EXTRAIT FOURNI »
L’arrêt du 18 mars 2020 de la Chambre sociale de la Cour de cassation (18-10.919) apporte une nouvelle contribution à une problématique centrale : la preuve des heures supplémentaires. Il tient compte de l’évolution de la jurisprudence de la CJUE qui définit quasiment une obligation à charge de l’employeur d’installer des modes de contrôle du temps de travail.
Preuve de l’importance de la question : le Medef a utilisé de la procédure de l’intervention volontaire pour faire valoir ses arguments. Pas de chance, les juges ont estimé leur intervention non recevable.
Affaire classique : un salarié demande à se faire payer ses heures supplémentaires puis, comme par hasard, se fait licencier.
Les juges d’appel rejettent ses demandes. Le salarié se pourvoit en cassation.

SEGMENT DE DONNÉES »

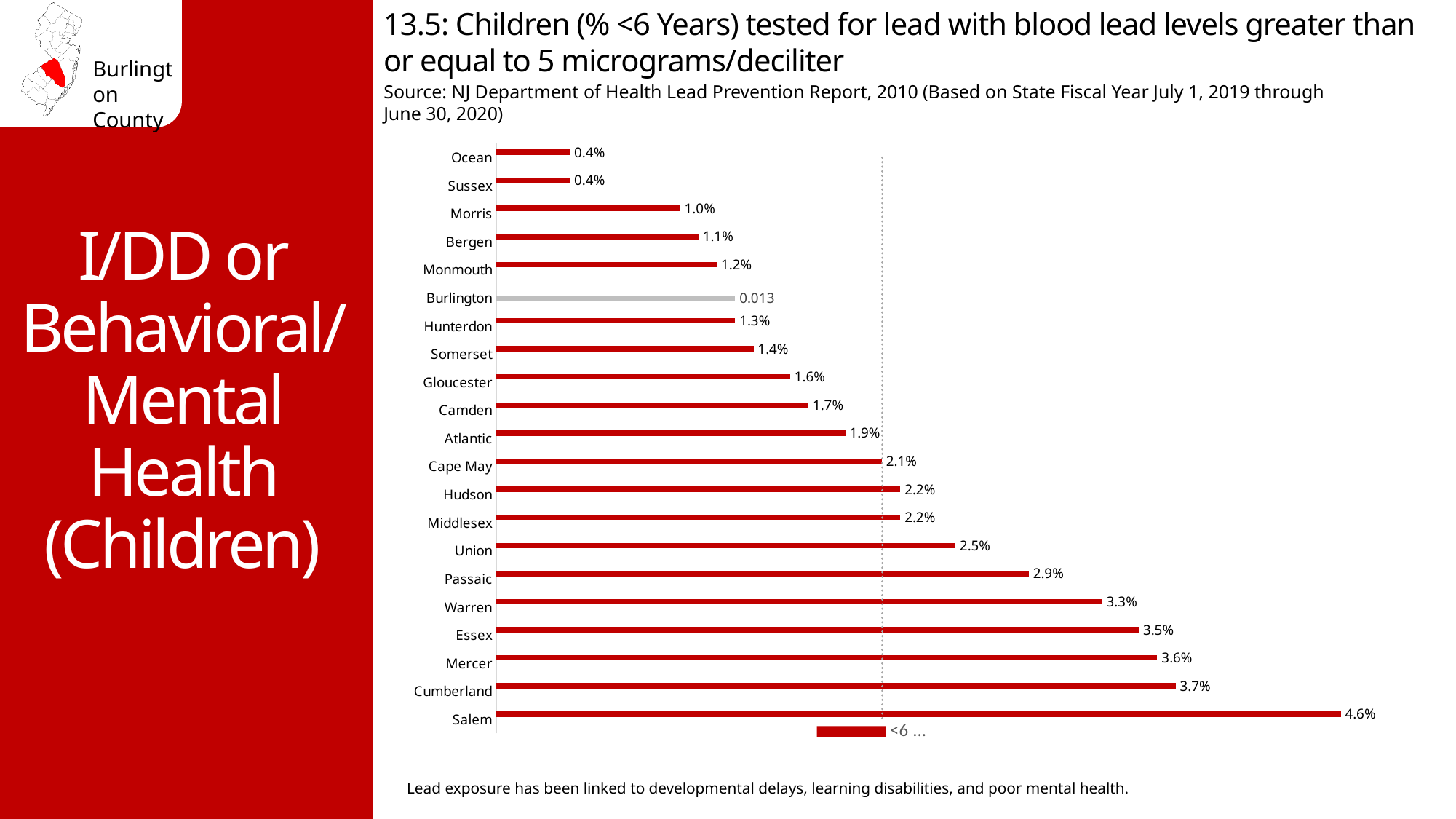
What is the value shown for Salem? 4.6% What is the difference between the values for Salem and Cumberland? 0.9% What is the value shown for Passaic? 2.9% What is the value shown for Camden? 1.7% How many counties are listed in the chart? 21 What value is printed next to the Burlington bar? 0.013 Which has a larger value, Morris or Monmouth? Monmouth What is the difference between the values for Passaic and Union? 0.4% What colour is the Burlington bar, compared with the other bars? gray (the others are red) Which county has the highest value in the chart? Salem Which has a larger value, Warren or Essex? Essex What type of chart is shown on the slide? bar chart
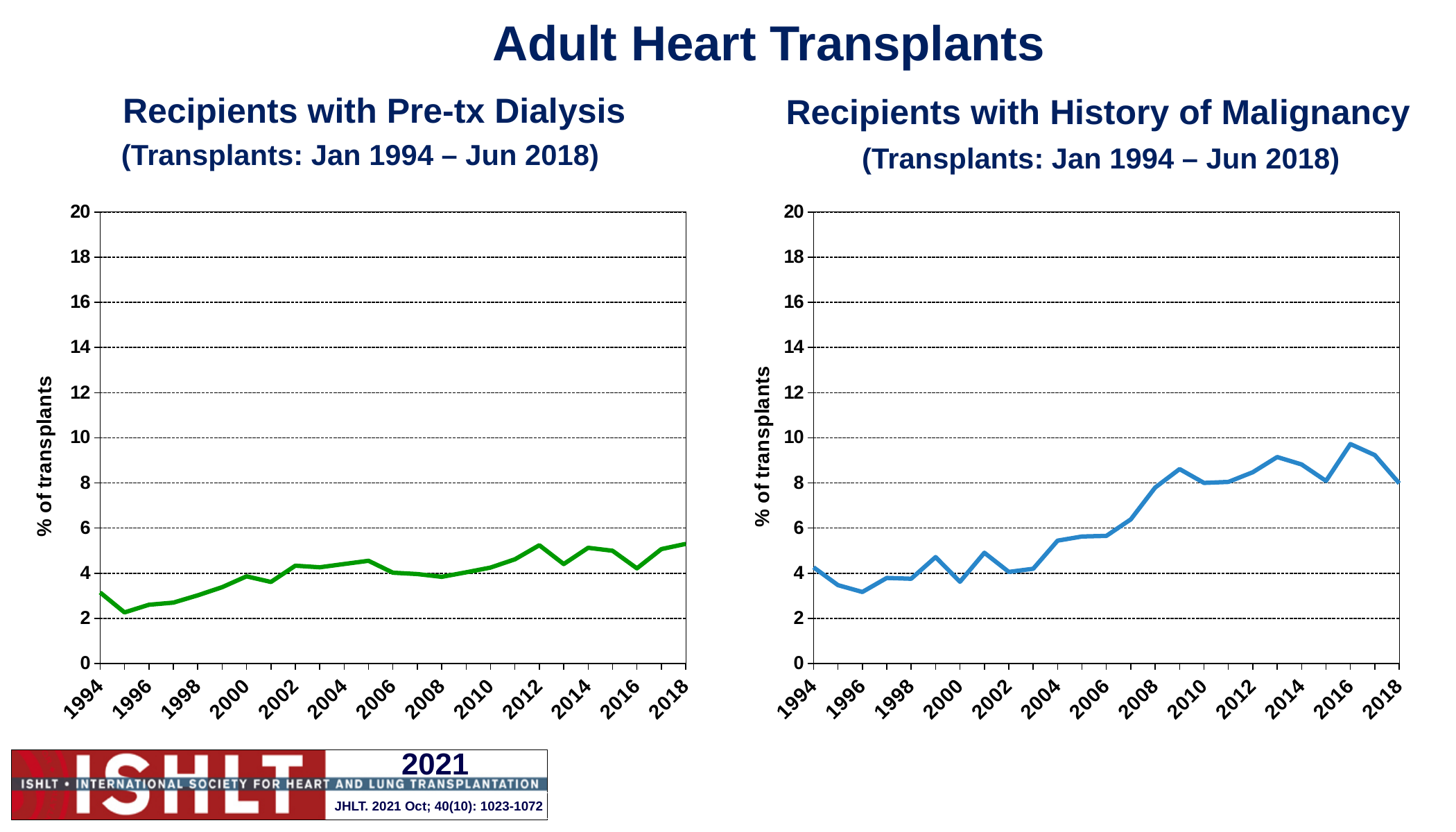
In the 'Recipients with History of Malignancy' chart, is the value for 2010 larger or smaller than the value for 2000? larger In the 'Recipients with Pre-tx Dialysis' chart, is the value for 2012 greater or less than 4? greater In the 'Recipients with History of Malignancy' chart, do the values generally rise or fall from 1994 to 2018? rise In the 'Recipients with History of Malignancy' chart, is the value for 2016 greater or less than 8? greater In the 'Recipients with Pre-tx Dialysis' chart, which year has the lowest value? 1995 In the 'Recipients with History of Malignancy' chart, is the value for 1996 greater or less than 4? less What kind of chart is the 'Recipients with History of Malignancy' chart? line chart In the 'Recipients with History of Malignancy' chart, which year has the highest value? 2016 In the 'Recipients with History of Malignancy' chart, which year has the lowest value? 1996 What is the y-axis label on the 'Recipients with Pre-tx Dialysis' chart? % of transplants What kind of chart is the 'Recipients with Pre-tx Dialysis' chart? line chart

TRAVAIL À FAIRE »
- A) Répondez aux questions suivantes à partir de l'extrait :
(i) Quelle chambre de la Cour de cassation a rendu l'arrêt du 18 mars 2020 ?
(ii) Quelle organisation a eu recours à l'intervention volontaire pour faire valoir ses arguments ?
(iii) Quelle décision les juges d'appel ont-ils prise sur les demandes du salarié ?
- B) Reproduisez fidèlement le passage de l'extrait situé entre « Preuve de l’importance » et « pourvoit en cassation. », ces deux bornes comprises.
Ces données proviennent d'une source différente de celle de l'extrait.

RÉSULTATS DES EXERCICES »
- A)
(i) La Chambre sociale.
(ii) Le Medef.
(iii) Ils les ont rejetées.

- B)
Preuve de l’importance de la question : le Medef a utilisé de la procédure de l’intervention volontaire pour faire valoir ses arguments. Pas de chance, les juges ont estimé leur intervention non recevable.
Affaire classique : un salarié demande à se faire payer ses heures supplémentaires puis, comme par hasard, se fait licencier.
Les juges d’appel rejettent ses demandes. Le salarié se pourvoit en cassation.